Action item:
Reproduce word for word everything in the text on sleep from "Want to make the right" down to "more of it.".

The average human spends one-third of their life sleeping, but rumor has it that things were a little bit different for Leonardo da Vinci: da Vinci would only take 1-hour naps every 4 hours. Looking at one of the most influential geniuses of mankind, one might think that the long rest might actually be unnecessary. Maybe we all have the potential to be like da Vinci, but we spend too much time sleeping? While da Vinci’s story remains invalidated, researchers have proved that sleep fosters brain growth and helps us be more functional while we are awake. How so?
Let us start with that day when you went to sleep after studying for a math exam. You probably remember that one question which bothered you for hours because you just could not solve it. According to a study from the journal Current Biology, sleep is the only answer to your unsolvable question. It turns out that even though sleeping might be associated with a passive state of being — some might even see it as a derivative of “fainting,” our brain does not yield to passivity. On the contrary, it continues processing information. That is why when you go to sleep after dealing with a complex problem, your brain gets ready to help you solve the problem once you wake up.
To clarify, researchers do not believe that the brain does not solve a question out of the blue, but if the necessary information is there, your brain will deal with the rest of it. Researchers from a Swiss university took this even further and wanted to see if the brain could process languages during sleep. The studies concluded that if you are exposed to a language during your non-REM (rapid eye movement) sleep, you will be better at that language if you had already been exposed to it while you were awake.
Sleep’s wonders are not only limited to brain’s interactions with external stimuli. Brain also uses sleep as a vessel to deal with what it has acquired internally. Essentially, brain sorts what you learn during the day while sleeping, and necessary memories become more prevalent. With the help of sleep, your acquisition is strengthened, which means a good night’s sleep right after you have obtained new information can change the result of your performance.
Researchers conducted a group study with two groups: people exposed to a group of related (peanut butter-jelly) and unrelated (TV-garden) phrasal pairings at 9 a.m. or 9 p.m. The 9 p.m. group went to sleep right after the exposure, whereas the 9 a.m. group did not. They found out that the 9 p.m. group was able to recall the same amount of related phrases as the 9 a.m. group. Yet, their retention was better than the 9 a.m. group when it came to the unrelated phrases. Their brains were able to build new connection even while sleeping, which shows us that pulling all-nighters might actually be a really bad idea.
In addition to its ingenious activities, brain uses the sleeping time as a way to do some spring-cleaning. According to a recent study, the brain clears out the toxins during sleep by simply opening up space between its cells. This rejuvenation includes many other things, like help release less cortisol: the stress hormone. Less stress means more collagen, which is the key to smooth and healthy skin. Also one should not forget that lack of sleep creates an increase in hunger and appetite. You would not want to gain weight because of postponing your rest to binge-watch your favorite TV show. We besides should add that while sleep fosters daily activities, it also helps prevent looming diseases such as Alzheimer’s.
Want to make the right decisions? Want to make the best out of your life? Then maybe it is time to invest more in sleep. Maybe da Vinci did not, but it still does not mean that he could not have achieved more with a little bit more of it.

Provided records:

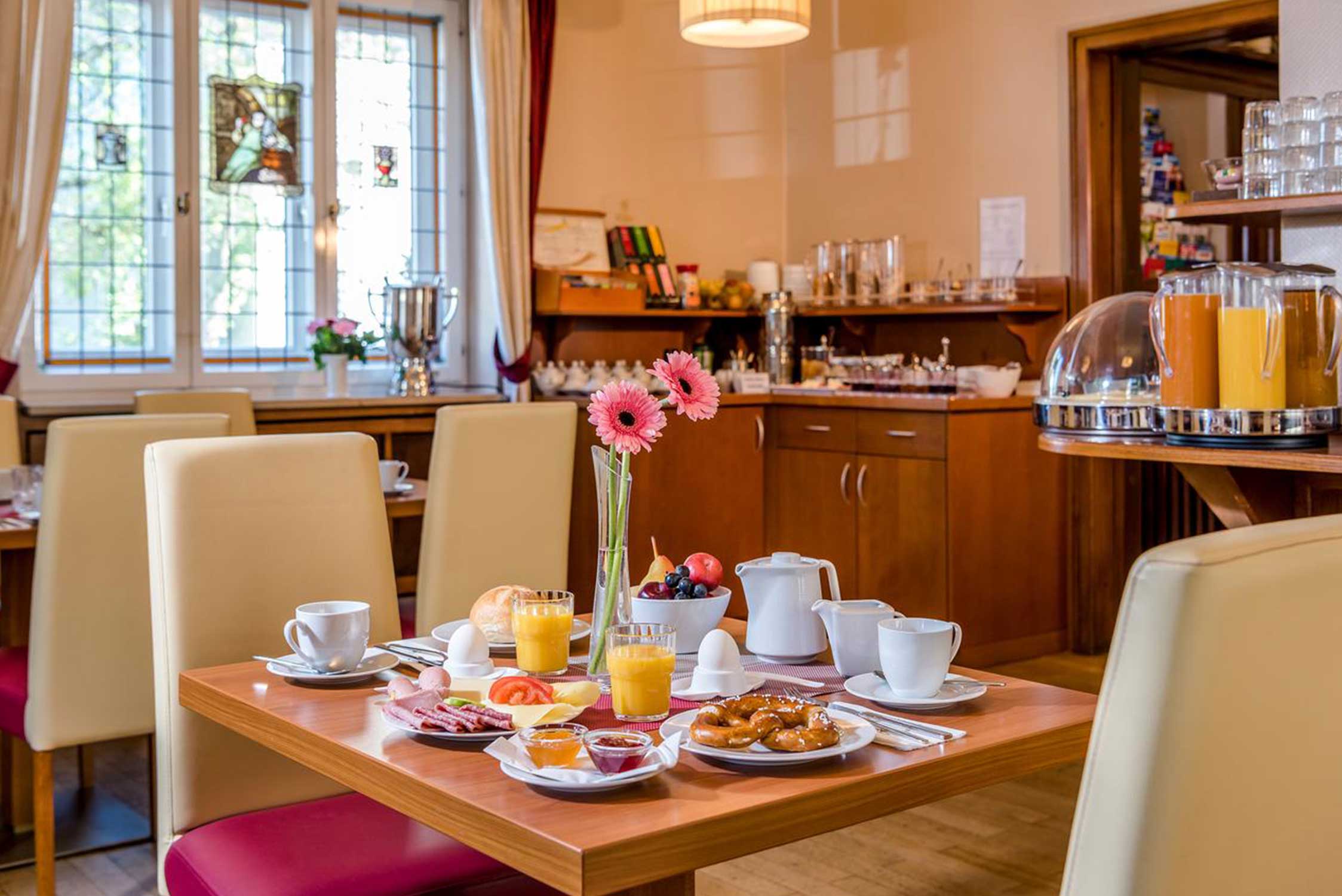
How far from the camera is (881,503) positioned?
504 cm

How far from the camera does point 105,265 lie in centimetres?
480

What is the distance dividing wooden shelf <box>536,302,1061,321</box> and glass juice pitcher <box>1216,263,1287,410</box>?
2.38 meters

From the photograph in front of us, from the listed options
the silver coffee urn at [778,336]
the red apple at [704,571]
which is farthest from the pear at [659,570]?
the silver coffee urn at [778,336]

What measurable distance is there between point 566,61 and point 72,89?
6.11ft

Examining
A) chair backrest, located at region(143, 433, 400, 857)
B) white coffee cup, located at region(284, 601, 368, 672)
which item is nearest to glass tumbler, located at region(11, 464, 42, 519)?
chair backrest, located at region(143, 433, 400, 857)

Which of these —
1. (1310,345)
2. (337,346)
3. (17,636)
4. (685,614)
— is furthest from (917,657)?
(337,346)

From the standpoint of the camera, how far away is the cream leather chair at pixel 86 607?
267cm

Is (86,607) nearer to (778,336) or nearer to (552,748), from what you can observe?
(552,748)

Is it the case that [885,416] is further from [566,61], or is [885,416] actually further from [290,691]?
[290,691]

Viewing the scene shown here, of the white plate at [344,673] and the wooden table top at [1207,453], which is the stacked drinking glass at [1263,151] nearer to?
the wooden table top at [1207,453]

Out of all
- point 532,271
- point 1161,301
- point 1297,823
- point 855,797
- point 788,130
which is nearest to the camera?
point 1297,823

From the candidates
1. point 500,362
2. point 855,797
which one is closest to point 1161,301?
point 855,797

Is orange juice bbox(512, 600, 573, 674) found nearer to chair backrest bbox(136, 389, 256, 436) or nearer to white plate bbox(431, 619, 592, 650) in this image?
white plate bbox(431, 619, 592, 650)

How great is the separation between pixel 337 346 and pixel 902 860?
9.09 feet
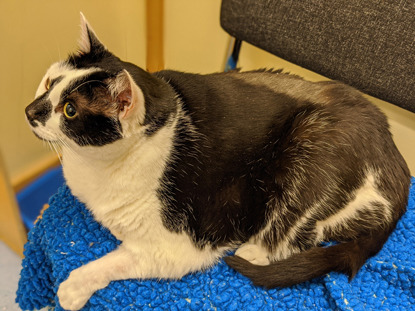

Exercise response:
Want to make the right decisions? Want to make the best out of your life? Then maybe it is time to invest more in sleep. Maybe da Vinci did not, but it still does not mean that he could not have achieved more with a little bit more of it.